I'm afraid that my experience at GRI (also private) was of being weighed at every single appointment over a 2 year period.  However weight was an issue for me - I had to lose 5 stone to reach a BMI of 35.  I would never have been able to reach 30!

I learnt to make early appointments and skip breakfast.  I worked out my lightest clothes.  I didn’t wear jewellery on appointment days.  I insisted on removing my shoes and as many items of clothing that I could get away with before they weighed me.  I even managed to grow!  Still not sure how I managed that one, but somehow I stretched my body as far as I could without standing on tiptoes.  That extra centimetre saved a few pounds! 

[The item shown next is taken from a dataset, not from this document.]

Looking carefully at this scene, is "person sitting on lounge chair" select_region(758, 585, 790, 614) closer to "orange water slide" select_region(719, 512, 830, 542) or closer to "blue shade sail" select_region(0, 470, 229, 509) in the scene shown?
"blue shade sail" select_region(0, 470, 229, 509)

Unfortunately my experience was also that they were quite strict with the BMI limit, however this was all a few years ago as you see from my signature/diary - someone else may have more up-to-date info.

Good luck


----------



## Lawmonkey (Sep 20, 2012)

Hey Crabbyaggy

Unfortunately my experience at the GRI has been terrible due to weight. I get weighed regularly, not every appointment but majority (my weight is an issue). Even when under I have recieved such negative comments that once my treatment is over I will be making a formal complaint.  

Like the other reply I made my appointments first thing. Drank a load of water in the week before and reduced the day before. I removed everything I could including my bra one time lol! I would follow ww then go back to slimfast or dukan diet in the weeks before.  I even stayed up all night exercising wrapped in bin bags then created a sauna in my bathroom to sweat as much water weight as possible. 

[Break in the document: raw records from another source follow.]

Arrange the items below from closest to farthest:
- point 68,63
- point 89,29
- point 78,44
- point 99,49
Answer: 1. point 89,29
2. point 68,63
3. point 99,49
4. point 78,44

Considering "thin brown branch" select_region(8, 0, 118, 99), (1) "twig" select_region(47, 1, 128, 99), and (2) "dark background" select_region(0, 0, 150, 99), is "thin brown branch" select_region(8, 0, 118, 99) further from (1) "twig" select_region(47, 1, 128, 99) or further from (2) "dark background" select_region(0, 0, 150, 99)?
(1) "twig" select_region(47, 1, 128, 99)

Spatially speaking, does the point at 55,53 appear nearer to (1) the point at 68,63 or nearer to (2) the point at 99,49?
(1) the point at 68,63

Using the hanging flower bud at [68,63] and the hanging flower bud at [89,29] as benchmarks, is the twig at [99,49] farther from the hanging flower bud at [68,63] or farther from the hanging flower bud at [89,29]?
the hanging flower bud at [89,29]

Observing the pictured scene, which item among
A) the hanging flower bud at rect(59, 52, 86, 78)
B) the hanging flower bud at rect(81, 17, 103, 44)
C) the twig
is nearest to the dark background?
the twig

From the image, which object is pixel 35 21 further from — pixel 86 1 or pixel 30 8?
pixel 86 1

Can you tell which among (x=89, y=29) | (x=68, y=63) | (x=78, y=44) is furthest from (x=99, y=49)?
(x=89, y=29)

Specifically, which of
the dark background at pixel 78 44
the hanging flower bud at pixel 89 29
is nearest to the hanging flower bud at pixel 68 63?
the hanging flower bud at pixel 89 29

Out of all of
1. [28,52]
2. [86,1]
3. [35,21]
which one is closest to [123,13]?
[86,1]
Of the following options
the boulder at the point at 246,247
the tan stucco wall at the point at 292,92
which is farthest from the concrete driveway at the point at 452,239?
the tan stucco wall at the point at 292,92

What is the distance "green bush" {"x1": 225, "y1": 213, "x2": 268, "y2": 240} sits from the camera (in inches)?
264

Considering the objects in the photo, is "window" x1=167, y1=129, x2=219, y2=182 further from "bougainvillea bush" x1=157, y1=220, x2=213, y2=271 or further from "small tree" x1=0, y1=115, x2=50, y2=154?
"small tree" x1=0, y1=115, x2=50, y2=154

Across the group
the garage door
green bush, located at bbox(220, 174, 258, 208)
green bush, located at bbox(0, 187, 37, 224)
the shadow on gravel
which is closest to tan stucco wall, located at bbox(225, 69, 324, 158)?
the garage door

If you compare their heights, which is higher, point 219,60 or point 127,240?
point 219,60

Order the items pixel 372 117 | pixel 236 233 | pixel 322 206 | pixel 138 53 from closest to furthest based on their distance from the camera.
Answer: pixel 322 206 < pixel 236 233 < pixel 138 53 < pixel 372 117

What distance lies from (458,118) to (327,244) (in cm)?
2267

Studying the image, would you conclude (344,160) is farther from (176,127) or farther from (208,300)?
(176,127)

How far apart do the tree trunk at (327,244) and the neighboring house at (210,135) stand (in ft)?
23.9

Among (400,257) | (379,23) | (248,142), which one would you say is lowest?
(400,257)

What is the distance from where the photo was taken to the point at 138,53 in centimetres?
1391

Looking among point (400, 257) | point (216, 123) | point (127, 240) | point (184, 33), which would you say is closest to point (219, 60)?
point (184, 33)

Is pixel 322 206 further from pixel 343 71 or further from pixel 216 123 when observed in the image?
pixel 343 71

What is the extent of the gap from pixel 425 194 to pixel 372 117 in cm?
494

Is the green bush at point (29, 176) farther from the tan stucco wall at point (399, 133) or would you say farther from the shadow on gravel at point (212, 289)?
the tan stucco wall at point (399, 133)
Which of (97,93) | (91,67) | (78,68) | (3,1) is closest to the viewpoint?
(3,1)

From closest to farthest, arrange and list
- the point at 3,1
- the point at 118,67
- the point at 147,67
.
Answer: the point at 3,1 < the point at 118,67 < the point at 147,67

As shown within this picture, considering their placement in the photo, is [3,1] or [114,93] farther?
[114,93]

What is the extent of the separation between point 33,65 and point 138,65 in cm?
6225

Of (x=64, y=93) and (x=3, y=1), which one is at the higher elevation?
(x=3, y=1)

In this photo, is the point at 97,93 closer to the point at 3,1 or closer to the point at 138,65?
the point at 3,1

I am due bak on the 10th sept and this time have been loosing weight with Scottish slimmers. I've lost 12lbs in 4 weeks and am NEVER hungry.  My bmi should be fine for my date but Im sure the new bmi rules are under 30.

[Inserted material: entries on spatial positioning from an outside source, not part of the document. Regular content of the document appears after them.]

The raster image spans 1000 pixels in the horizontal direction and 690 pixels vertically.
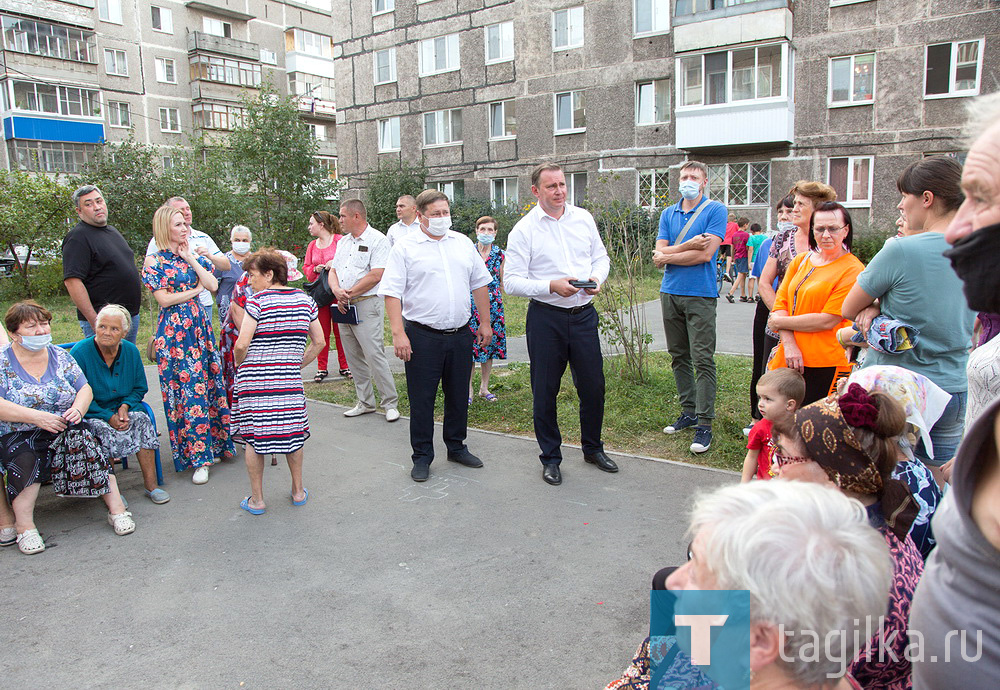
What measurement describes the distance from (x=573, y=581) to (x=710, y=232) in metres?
3.23

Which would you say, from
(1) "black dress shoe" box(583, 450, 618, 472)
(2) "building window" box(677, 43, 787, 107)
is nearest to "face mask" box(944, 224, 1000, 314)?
(1) "black dress shoe" box(583, 450, 618, 472)

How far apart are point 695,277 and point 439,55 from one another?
28035 mm

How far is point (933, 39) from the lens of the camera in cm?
2066

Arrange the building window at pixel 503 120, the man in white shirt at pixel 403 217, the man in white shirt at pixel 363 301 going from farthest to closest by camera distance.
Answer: the building window at pixel 503 120
the man in white shirt at pixel 403 217
the man in white shirt at pixel 363 301

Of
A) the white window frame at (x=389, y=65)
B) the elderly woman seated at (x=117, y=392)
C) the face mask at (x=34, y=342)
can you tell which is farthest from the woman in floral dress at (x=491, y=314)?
the white window frame at (x=389, y=65)

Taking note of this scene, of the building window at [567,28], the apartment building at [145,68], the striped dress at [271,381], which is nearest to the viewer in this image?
the striped dress at [271,381]

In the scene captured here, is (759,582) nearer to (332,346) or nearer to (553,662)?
(553,662)

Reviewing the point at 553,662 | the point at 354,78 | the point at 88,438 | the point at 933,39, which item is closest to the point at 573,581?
the point at 553,662

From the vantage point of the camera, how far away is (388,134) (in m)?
32.9

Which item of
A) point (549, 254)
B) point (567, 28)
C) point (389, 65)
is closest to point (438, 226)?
point (549, 254)

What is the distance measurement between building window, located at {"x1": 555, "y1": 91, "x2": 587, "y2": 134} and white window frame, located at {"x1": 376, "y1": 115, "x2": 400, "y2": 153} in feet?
27.5

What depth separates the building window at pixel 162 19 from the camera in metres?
43.5

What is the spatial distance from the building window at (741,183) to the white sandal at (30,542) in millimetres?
23045

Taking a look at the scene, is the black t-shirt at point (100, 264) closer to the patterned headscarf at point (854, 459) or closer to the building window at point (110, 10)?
the patterned headscarf at point (854, 459)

Just remember u have done great already and will get there. I have had one nice nurse that allowed me to still book in as long as by the time I returned my weight was ok however I only had 4-5lbs to lose.  U still have 2 weeks to go and even more before first day of cycle. Try ur best and don't let it stress u out this is all hard enough.  How much weight is it to get to 30? 

Good luck!


----------



## Weebear (Jul 24, 2013)

I think it is 30.


----------



## CrabbyAggy (Jan 13, 2010)

Hiya
Yup wee bear, its def 30 - I just wondered how much time I have to get to the 30 I need. 
Ive got 17lbs to loose (well perhaps a little less - i get weighed tomorrow) - Ive lost 10 in 3 weeks, and am thinking like if I can loose another 9-10 in the 3 weeks running up to appt, then I will only have a small leap waiting for AF to come? 
God I know they are goni say, no not this month, and ill end up having to wait two months bcause the 2nd month will mean it falls over christmas and new year!!! bug**er 
Thanks for help ladies


----------



## fingersx2013 (Apr 24, 2013)

Feeling the same stress about my weight and GRI

First referred in 2010 and was treated horribly and told nothing they could do til I lost weight...

Ive now lost 7stone and referred back when my BMI was well under the 35 that I was aiming for.
I had a very positive return appointment - with both the nurse and doctor delighted with my weight loss. Im now at top of the list and been ready to start treatment since Jan! Was waiting on a HSG and return appointments.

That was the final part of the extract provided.